Wednesday, November 28, 2012

27th of November 2012

Last night, I had a brief encounter with the man I have recently fallen out of love with.

We walked straight towards each other in a small alley in the old town, not far from where I live. He marched at a quick pace and, without stopping, went past me almost without a glance. By the nature of dreams, I knew it was him, even though his appearance had change drastically. Instead of his usual blonde, his hair was now quite short and of a natural red. Moreover, he was at least ten years younger than the “old” incarnation that I knew. The dream-emphasis with this was not on him appearing more youthful, but rather more adolescent. Matching with that, a complacent smile played around his lips.

The whole encounter and his disguise of change took me so much aback that I could not even succeed to some kind of greeting, let alone stop to talk. Like that, we just zipped past each other in a short moment which my dream played back in slow-motion.

Wednesday, October 31, 2012

31st of October 2012

I cry in my sleep. In the last couple of days, my waking life’s intense emotional distress and sadness apparently manifest themselves in tears I cry at night, in addition to the day-time ones. In the mornings, I can clearly see the traces of the many salty drops around my eyes and the remains of their streams down over my cheeks.

Otherwise, my dreams tend to be very confusing and mixed up of small parts, most of which are either too confumbled and unspectacular or too close to my emotional problems to want to share them here.

Sunday, October 28, 2012

28th of October 2012

Last night, I had to infiltrate a mosque (for unknown reasons). To do so, I became a scholar of the Islam. In order to prove my loyalty to the Prophet and Allah, I soon had to produce a sweater ornate with Arabic writing, in to the pattern of which I also put some recursive Spiderman-design in green-red-black. Luckily for me, the young and self-assured Imam didn't recognise that.

After reading out my sweater and pointing to the language mistakes (I have not yet learned Arabic, in my waking life), he explained some simple dress codes to me: a golden head scarf on an older women or a middle-aged one would speak of her devotion to Allah. In an older women, possibly of her faithfulness to the deceased husband. Similarly, a pink burqa especially on older women would signal devotion to the Prophet and Allah, effectively marking her as a harmless part of the community. Soon after these teachings, the Hungarian connection of my subconscious finally broke through and we discovered cracks in the Mosque's high ceiling (the mosque itself being architecturally rather like a high, European church).

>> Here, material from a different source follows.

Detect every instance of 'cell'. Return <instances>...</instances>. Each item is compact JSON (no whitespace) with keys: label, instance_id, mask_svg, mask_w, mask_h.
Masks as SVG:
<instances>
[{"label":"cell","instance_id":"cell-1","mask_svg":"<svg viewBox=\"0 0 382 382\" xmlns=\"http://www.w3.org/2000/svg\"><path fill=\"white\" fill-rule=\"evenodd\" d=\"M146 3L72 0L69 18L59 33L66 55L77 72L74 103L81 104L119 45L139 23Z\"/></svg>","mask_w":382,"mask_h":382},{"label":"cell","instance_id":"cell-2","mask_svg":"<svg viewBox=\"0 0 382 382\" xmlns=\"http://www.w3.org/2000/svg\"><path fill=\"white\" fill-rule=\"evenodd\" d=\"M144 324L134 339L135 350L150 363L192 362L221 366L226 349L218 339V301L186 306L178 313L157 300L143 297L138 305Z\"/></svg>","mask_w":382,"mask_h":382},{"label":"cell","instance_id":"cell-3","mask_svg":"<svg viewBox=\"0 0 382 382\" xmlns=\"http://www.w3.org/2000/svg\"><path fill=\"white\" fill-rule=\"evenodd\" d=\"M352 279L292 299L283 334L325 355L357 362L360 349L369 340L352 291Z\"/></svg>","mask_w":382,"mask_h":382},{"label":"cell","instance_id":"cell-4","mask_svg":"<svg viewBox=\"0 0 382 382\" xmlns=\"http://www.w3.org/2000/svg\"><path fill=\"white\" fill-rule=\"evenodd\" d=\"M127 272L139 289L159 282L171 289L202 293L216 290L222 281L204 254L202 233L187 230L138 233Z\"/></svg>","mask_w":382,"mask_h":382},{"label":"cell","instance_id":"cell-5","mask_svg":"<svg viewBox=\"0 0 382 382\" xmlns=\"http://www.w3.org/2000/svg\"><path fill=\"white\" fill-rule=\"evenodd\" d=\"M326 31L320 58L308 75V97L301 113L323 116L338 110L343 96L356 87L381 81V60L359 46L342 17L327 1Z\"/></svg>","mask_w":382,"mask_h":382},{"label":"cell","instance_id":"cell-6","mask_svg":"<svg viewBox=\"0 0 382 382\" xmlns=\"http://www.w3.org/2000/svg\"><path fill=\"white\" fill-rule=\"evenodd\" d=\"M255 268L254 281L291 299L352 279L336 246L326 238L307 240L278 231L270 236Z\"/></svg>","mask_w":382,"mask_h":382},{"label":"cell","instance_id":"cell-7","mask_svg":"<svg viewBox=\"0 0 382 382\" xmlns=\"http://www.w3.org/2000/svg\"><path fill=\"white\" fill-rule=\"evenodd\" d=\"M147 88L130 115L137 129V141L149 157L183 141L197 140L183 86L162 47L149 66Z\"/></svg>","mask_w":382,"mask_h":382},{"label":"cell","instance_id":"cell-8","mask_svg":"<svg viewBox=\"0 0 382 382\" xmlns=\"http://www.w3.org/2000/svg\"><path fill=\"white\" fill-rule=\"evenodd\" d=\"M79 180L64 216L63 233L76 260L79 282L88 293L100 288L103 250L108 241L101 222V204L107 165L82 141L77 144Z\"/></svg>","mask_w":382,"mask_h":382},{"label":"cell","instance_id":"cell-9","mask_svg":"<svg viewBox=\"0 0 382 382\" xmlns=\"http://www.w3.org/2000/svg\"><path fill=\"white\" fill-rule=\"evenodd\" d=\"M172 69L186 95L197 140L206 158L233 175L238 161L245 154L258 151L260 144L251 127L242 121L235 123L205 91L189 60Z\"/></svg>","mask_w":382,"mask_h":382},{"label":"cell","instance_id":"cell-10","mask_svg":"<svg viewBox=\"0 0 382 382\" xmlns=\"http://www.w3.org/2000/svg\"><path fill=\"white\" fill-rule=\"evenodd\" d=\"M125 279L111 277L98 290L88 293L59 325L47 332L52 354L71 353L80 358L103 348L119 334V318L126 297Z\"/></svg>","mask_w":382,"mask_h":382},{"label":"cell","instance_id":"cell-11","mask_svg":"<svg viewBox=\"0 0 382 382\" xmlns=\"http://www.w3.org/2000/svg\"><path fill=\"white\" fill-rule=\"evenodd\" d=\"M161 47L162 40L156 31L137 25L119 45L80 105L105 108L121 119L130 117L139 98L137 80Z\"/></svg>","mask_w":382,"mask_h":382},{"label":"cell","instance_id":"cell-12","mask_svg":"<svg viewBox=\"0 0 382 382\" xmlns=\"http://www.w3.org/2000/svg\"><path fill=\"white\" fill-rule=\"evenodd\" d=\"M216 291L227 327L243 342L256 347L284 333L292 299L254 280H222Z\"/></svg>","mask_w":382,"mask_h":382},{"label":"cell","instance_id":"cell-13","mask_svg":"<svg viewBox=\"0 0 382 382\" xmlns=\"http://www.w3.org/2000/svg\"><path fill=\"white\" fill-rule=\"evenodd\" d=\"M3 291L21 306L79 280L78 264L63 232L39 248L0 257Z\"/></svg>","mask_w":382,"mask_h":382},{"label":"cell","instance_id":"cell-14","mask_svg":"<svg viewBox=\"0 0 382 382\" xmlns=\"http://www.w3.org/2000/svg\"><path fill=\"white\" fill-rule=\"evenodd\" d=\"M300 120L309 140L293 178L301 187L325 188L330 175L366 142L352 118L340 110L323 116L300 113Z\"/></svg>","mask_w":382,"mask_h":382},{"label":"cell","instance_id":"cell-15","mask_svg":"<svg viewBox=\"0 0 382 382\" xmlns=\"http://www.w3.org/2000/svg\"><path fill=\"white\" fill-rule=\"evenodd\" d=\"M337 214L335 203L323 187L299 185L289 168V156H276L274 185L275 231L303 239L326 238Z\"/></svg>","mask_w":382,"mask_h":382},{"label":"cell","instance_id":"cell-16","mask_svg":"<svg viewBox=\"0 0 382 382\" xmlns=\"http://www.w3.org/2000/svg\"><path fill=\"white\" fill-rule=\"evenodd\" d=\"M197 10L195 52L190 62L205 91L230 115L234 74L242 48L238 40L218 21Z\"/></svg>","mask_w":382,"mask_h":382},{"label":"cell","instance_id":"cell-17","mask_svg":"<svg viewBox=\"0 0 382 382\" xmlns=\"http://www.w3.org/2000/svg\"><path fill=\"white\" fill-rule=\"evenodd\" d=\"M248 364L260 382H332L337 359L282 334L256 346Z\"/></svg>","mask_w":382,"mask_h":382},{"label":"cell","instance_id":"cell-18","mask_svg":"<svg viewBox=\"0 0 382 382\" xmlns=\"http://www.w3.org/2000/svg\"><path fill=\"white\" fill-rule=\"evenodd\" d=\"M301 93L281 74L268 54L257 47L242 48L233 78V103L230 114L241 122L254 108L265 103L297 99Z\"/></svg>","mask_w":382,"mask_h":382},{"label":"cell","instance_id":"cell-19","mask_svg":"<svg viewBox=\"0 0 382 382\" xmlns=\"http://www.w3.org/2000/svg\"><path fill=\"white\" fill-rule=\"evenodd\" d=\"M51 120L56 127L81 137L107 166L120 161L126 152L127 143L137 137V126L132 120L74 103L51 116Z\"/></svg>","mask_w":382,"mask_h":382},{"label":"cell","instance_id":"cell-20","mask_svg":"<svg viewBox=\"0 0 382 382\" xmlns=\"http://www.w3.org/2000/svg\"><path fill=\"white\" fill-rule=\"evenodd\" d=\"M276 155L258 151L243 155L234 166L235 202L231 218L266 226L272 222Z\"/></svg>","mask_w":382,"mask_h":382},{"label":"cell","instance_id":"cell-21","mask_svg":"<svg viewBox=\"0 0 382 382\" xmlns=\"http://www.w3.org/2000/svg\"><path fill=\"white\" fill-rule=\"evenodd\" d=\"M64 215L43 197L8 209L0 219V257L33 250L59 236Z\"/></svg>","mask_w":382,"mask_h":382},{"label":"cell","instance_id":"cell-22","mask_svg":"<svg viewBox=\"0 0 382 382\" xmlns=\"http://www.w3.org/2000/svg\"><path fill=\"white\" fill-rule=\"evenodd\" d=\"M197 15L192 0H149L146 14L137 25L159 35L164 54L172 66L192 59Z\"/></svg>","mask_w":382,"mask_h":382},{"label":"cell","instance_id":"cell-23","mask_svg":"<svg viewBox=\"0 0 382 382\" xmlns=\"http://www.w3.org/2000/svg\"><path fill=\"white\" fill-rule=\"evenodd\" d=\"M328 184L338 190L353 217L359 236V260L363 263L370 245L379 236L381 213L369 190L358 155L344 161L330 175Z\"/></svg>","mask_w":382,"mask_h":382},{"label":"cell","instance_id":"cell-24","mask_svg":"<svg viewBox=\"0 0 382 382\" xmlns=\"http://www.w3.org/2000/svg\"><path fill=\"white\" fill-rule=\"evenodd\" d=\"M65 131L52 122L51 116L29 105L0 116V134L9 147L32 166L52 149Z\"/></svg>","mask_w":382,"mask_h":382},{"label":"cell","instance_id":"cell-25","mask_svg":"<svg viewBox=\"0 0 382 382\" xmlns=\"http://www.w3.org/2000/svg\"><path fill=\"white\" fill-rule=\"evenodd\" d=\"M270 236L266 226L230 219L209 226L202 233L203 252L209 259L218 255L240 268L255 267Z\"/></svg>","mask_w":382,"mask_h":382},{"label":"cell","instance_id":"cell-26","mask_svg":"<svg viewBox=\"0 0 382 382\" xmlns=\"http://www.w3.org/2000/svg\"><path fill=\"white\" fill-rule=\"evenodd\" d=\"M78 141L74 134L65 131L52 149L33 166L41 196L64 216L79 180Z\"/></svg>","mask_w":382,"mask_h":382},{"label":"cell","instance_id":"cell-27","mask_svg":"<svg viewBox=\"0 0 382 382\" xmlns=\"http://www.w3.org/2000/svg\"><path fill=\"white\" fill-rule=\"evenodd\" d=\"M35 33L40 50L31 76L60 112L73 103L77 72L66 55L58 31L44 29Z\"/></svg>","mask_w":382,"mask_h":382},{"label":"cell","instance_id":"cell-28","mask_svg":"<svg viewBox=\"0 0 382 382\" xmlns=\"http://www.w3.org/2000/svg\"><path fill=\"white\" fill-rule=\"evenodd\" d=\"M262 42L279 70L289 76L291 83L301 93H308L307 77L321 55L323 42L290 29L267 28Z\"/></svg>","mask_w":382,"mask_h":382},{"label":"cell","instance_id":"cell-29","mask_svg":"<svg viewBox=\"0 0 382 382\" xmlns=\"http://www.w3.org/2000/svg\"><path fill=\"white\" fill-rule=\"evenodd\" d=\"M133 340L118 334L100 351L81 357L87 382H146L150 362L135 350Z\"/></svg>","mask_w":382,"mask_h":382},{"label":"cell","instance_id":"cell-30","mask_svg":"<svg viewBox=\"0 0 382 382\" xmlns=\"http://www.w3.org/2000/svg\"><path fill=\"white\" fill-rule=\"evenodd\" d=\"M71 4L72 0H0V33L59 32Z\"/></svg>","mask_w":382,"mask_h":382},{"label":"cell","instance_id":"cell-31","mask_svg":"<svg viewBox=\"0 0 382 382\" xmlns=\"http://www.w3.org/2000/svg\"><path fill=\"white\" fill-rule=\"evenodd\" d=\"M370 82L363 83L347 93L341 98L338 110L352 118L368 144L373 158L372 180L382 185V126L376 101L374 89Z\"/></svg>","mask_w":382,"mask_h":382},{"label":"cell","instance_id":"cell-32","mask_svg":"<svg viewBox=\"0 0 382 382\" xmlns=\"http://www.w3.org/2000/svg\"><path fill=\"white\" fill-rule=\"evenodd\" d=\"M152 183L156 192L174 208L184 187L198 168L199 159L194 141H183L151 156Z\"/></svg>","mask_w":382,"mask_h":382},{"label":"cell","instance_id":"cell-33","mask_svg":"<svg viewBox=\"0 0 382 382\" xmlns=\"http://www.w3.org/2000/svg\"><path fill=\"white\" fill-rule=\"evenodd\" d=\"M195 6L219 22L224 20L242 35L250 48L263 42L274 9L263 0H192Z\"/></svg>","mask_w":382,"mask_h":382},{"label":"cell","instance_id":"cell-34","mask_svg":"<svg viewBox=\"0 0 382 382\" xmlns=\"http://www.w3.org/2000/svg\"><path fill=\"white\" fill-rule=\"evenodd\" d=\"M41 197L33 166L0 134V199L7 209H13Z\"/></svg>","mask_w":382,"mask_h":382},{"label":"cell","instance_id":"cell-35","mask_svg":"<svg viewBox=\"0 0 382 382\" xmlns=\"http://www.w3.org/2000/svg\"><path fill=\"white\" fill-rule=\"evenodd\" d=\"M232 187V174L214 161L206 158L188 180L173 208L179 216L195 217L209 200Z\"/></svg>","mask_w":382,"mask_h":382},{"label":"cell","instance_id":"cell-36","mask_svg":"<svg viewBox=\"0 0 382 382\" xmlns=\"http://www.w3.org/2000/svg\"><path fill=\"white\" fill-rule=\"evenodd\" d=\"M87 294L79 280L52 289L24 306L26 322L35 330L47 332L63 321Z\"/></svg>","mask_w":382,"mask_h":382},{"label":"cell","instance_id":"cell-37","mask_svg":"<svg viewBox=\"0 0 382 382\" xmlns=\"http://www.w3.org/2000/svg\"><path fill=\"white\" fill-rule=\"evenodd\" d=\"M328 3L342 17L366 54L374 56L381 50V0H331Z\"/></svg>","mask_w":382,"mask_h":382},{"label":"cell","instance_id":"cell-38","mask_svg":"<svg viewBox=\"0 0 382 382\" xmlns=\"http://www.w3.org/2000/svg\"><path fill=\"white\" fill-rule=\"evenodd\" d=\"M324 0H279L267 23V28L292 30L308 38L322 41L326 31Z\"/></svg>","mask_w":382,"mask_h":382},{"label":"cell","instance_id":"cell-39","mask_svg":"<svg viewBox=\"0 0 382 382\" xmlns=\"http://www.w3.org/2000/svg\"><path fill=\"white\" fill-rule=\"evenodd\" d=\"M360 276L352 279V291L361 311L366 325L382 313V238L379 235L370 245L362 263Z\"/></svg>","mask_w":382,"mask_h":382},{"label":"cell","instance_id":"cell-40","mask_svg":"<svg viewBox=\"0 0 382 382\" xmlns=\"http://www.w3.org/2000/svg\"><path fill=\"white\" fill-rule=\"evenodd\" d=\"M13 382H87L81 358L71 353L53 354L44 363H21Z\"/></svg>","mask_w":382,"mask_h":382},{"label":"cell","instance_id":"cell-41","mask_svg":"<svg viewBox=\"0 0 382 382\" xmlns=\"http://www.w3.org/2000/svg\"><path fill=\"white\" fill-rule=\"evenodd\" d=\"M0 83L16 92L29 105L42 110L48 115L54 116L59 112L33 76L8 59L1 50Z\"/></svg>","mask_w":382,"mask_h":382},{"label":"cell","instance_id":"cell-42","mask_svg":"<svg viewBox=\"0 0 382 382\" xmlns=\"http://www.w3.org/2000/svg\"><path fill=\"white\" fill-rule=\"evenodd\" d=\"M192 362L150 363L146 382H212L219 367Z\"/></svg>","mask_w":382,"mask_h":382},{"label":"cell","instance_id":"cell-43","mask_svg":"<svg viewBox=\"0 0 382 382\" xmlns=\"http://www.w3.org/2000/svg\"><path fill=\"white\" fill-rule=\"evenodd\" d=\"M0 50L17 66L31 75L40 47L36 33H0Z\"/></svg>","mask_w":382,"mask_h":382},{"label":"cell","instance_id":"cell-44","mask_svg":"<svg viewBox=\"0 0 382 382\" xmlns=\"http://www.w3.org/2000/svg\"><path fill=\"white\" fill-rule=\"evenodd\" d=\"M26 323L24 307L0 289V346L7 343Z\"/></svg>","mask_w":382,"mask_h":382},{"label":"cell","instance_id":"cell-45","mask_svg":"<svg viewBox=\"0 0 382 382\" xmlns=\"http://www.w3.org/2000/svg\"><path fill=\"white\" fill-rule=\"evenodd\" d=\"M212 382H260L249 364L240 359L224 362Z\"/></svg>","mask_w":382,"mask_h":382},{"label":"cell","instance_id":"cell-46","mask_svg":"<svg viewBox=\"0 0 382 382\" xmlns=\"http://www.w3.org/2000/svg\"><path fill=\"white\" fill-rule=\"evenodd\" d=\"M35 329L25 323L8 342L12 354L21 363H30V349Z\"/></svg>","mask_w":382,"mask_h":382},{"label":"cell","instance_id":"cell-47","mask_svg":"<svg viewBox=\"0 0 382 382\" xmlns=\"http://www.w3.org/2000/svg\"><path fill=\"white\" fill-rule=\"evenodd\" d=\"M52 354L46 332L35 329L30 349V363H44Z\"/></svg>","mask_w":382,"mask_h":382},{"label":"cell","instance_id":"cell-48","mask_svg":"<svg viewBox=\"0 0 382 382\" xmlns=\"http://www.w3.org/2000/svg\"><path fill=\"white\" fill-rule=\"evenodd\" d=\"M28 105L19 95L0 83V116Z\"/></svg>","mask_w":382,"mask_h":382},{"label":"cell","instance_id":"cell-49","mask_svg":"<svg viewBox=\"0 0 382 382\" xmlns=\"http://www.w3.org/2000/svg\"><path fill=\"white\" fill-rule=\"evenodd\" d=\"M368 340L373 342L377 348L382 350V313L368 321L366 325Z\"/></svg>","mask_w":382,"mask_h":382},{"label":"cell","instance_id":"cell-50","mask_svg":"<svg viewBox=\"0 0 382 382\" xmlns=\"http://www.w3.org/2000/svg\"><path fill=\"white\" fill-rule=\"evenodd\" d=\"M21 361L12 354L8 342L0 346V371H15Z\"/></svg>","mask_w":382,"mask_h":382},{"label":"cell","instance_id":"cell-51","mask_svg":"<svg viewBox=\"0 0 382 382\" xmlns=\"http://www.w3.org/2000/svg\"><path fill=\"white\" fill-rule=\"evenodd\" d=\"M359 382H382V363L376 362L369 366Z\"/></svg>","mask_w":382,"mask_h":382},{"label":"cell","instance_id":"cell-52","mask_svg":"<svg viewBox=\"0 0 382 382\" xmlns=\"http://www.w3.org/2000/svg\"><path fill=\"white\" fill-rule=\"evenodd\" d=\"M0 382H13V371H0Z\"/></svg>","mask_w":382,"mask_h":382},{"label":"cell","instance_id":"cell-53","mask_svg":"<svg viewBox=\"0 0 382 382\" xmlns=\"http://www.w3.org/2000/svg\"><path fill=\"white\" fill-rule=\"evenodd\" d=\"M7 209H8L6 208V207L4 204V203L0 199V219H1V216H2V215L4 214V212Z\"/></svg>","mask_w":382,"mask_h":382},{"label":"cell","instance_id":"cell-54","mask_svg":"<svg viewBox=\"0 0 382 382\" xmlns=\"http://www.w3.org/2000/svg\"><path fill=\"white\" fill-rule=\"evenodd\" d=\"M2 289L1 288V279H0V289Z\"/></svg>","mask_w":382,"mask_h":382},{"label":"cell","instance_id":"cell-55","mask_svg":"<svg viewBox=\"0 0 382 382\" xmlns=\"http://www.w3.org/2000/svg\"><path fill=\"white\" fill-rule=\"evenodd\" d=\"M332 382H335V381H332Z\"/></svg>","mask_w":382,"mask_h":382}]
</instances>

Note that “the ceiling is cracking”, in Hungarian proverbial knowledge, marks a blatant liar’s doing.

Otherwise, I also travelled along an unknown coastline and there investigated a golf court, the coast itself, and a gold-gate-bridge like structure.

24th of October 2012

Last night, I dreamt the Earth as a creature - a giant mystical tree floating in orbit, connected via a, if you will, umbilical cord to its planetary self below. Despite its enormous size, Earth was also a nearly human-sized tree-being, which I talked to, standing on a patch of glowing light at the giant tree's lower end, floating in space. I asked it whether it would like me to cut its hair, to which Earth happily agreed, turned around and let me cut the hair and twigs on its head into shape.

To actually reach the floating Earth-self, I had had to climb up one and down a second half decrepit, enormous and slender Arabian fairy tale styled towers floating next to the giant Earth-tree; all while carrying my mother on my back.